SELECTED PASSAGE

● ● ● ● ● ● ●

Friday, June 16


I was in San Fransisco once, walking along the Golden Gate Bridge, and I saw this guy on the bridge about to jump. So I thought I'd try to stall and detain him, long enough for me to put the film in. I said, "Don't jump!" and he turns... You've heard of the elephant man. He was kind of like that, he had a, well, you could say he had the head of a horse. And my heart went out to him. I said, "Why the long face?"
He said, "'Cause all my life people have called me mean names like horses-head or Flicka or chess-piece or Trigger..."
I said, "Well, don't worry about it, Ed. It can't be that bad."
He said, "My girlfriend's suing me!"
I said, "For palomino?"
He said, "Why was I put on this Earth?"
I said, "My friend, anywhere else you wouldn't stand a chance."
He said, "Nobody loves me."
I said, "God loves you, you silly ninny."
He said, "How do you know there's a God?"
I said, "Of course there's a God. Do you think that billions of years ago a bunch of molecules floating around at random could someday have had the sense of humor to make you look like that?"
He said, "I do believe in God."
I said, "Are you a Christian or a Jew?"
He said, "A Christian."
I said, "Me too. Protestant or Catholic?"
He said, "Protestant."
I said, "Me too! What franchise?"
He says, "Baptist."
I said, "Me too! Northern Baptist or Southern Baptist?"
He says, "Northern Baptist."
I said, "Me too! Northern Conservative Baptist or Northern Liberal Baptist?"
He says, "Northern Conservative Baptist."
I say, "Me too! Northern Conservative Fundamentalist Baptist or Northern Conservative Reform Baptist?"
He says, "Northern Conservative Fundamentalist Baptist."
I say, "Me too! Northern Conservative Fundamentalist Baptist Great Lakes Region or Northern Conservative Fundamentalist Baptist Eastern Region?"
He says, "Northern Conservative Fundamentalist Baptist Great Lakes Region."

● ● ● ● ● ● ●

PARTS OF THE EXERCISE
1 - Answer these about the bridge monologue:
(a) Where was the narrator walking when the man was seen?
(b) Who does the man say is suing him?
(c) Which region does the man name in his last line?
2 - Decide whether each statement agrees with the bridge monologue, and quote the words that settle it:
(a) The man says he does not believe in God.
(b) The man says he is Catholic.
(c) The narrator tried to stall the man long enough to put the film in.
3 - Carry on the bridge monologue from its last line.

Questions about scene geometry
● ● ● ● ● ● ●

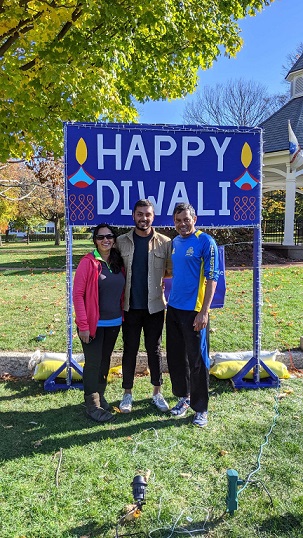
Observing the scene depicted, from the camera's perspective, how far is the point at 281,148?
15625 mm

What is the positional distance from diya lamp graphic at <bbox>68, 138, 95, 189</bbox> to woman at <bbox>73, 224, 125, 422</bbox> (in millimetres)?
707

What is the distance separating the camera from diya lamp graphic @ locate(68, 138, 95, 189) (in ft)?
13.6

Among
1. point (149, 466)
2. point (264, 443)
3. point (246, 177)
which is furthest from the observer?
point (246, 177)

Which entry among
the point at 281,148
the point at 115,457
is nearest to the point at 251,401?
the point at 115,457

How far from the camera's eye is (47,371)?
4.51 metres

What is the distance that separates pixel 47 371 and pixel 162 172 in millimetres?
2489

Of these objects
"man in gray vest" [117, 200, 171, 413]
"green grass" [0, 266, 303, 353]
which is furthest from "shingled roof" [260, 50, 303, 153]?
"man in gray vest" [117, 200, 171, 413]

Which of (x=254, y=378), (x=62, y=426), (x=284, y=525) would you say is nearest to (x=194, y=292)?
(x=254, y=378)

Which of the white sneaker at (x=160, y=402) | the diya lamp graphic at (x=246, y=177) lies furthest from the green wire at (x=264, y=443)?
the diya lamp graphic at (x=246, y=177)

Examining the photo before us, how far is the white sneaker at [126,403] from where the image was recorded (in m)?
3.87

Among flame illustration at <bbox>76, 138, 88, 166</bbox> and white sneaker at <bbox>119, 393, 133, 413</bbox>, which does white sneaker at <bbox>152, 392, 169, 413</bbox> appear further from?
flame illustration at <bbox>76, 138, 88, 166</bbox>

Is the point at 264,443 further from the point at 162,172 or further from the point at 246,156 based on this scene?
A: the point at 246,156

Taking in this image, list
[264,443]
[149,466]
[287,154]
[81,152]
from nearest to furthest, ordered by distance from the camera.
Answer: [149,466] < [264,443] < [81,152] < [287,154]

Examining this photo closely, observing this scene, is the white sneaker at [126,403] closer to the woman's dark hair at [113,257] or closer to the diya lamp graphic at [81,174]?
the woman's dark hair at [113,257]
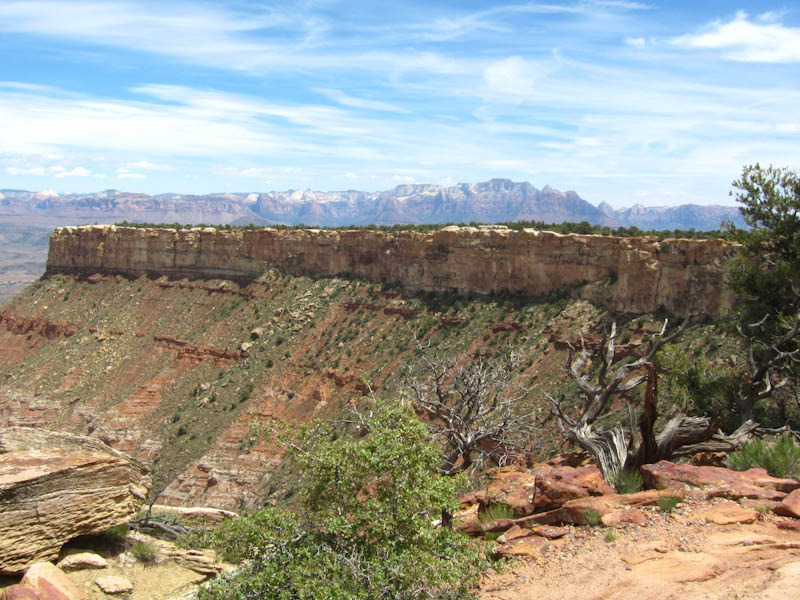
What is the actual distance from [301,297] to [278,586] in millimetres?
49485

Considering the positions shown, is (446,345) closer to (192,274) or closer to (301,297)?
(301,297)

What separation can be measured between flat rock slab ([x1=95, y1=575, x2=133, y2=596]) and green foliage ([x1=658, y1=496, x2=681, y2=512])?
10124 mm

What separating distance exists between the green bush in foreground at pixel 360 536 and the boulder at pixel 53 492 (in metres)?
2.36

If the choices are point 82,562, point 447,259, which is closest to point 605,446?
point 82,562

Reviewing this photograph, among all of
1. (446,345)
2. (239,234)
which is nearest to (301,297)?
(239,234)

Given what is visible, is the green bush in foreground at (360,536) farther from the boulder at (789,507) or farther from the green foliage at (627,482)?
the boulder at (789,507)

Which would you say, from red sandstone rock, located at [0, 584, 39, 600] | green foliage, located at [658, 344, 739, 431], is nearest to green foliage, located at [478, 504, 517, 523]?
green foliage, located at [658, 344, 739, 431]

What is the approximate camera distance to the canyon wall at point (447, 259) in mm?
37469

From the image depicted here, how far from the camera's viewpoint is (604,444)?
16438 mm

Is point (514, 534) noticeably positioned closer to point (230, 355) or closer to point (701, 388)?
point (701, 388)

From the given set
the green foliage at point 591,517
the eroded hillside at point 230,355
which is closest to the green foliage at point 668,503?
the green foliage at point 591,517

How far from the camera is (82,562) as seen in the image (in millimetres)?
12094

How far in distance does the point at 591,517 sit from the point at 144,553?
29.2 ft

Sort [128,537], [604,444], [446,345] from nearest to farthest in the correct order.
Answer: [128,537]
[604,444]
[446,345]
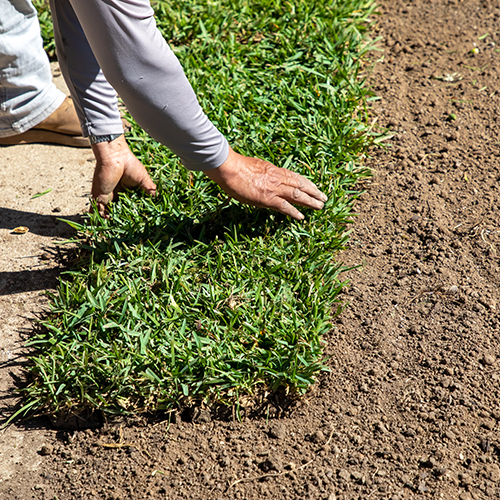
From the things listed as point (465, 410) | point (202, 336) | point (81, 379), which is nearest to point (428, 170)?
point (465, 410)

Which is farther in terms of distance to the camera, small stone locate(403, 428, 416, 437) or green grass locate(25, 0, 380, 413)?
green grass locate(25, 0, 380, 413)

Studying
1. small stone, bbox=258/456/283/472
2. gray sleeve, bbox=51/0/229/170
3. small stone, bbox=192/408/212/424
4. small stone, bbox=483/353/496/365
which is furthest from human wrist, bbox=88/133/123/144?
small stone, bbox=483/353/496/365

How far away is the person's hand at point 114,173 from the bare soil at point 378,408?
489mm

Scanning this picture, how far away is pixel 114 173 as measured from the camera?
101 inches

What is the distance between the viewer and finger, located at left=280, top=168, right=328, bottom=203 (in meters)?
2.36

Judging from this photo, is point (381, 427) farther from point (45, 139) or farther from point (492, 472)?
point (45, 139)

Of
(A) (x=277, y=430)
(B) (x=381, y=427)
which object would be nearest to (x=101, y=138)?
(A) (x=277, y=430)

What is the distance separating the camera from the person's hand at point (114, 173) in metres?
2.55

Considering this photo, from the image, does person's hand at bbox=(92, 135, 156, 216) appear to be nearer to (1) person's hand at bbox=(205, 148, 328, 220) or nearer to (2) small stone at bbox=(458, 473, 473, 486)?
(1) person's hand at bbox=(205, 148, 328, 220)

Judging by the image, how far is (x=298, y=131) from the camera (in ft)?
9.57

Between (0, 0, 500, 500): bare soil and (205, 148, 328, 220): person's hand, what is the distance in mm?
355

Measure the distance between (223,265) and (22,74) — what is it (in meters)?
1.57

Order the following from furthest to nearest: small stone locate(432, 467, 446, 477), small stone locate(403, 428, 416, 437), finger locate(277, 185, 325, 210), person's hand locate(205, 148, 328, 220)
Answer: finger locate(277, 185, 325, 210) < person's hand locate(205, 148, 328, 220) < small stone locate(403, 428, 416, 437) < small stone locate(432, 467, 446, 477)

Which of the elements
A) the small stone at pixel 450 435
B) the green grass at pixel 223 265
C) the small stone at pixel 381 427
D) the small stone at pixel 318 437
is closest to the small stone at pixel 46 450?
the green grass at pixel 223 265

● ● ● ● ● ● ●

SOLVED PROBLEMS
1 -
(a) Along the Golden Gate Bridge.
(b) His girlfriend.
(c) The Great Lakes Region.

2 -
(a) No: "I do believe in God."
(b) No: "Protestant."
(c) Yes: "So I thought I'd try to stall and detain him, long enough for me to put the film in."

3 -
I say, "Me too! Northern Conservative Fundamentalist Baptist Great Lakes Region Council of 1879 or Northern Conservative Fundamentalist Baptist Great Lakes Region Council of 1912?"
He says, "Northern Conservative Fundamentalist Baptist Great Lakes Region Council of 1912."
I said, "Die, heretic!" And I pushed him off!
-- Emo Phillips

Of all of the anti-Mormon comments, tirades, and criticisms I ever encountered directly about me to my face, my absolute worst in my entire life was from Emo Phillips.

Emo Phillips was one of my comic idols as a child. I listened to his "E=MO2" album on vinyl so much I pretty much had the entire thing memorized. I was thrilled to see him in a cameo in "UHF" (The "Weird Al" movie from 1989), and always watched him during his TV appearances when I could catch him.

Sometime in the late 1990's, I had a friend of a friend who worked on Emo's web site, and could introduce him to us after he performed at a local comedy club. I was so excited to meet him! I even brought my vinyl album, the one I pretty much wore out in the 80's, to the show to get autographed. Me and a group of friends went to the Improv and waited for the show.

When I was a kid, I used to pray every night for a new bicycle. Then I realized that the Lord, in his wisdom, didn't work that way. So I just stole one and asked him to forgive me. - Emo Phillips

The show was pretty good, and afterwards we all waited around anxiously for our introduction to the great Emo Phillips. We were all pretty much lifetime fans. He came over and after some extremely self-depreciating remarks, began having an interesting conversation with us.

At some point, he made a comment about religion and about Mormons in particular, and all of my friends started to laugh. He said, "Is one of you Mormon?" All of my friends turned and stared straight at me, and I could feel my face starting to blush. He said, "You're Mormon? You don't actually believe all that crap, do you?" I said, extremely sheepishly, "Well yes, I do." He then said, "You seem like such a smart and interesting girl, why in the world would you believe such total nonsense?" or something to that effect and then went on a (I kid you not) 15 minute tirade about what a moronic religion that the Mormon church was.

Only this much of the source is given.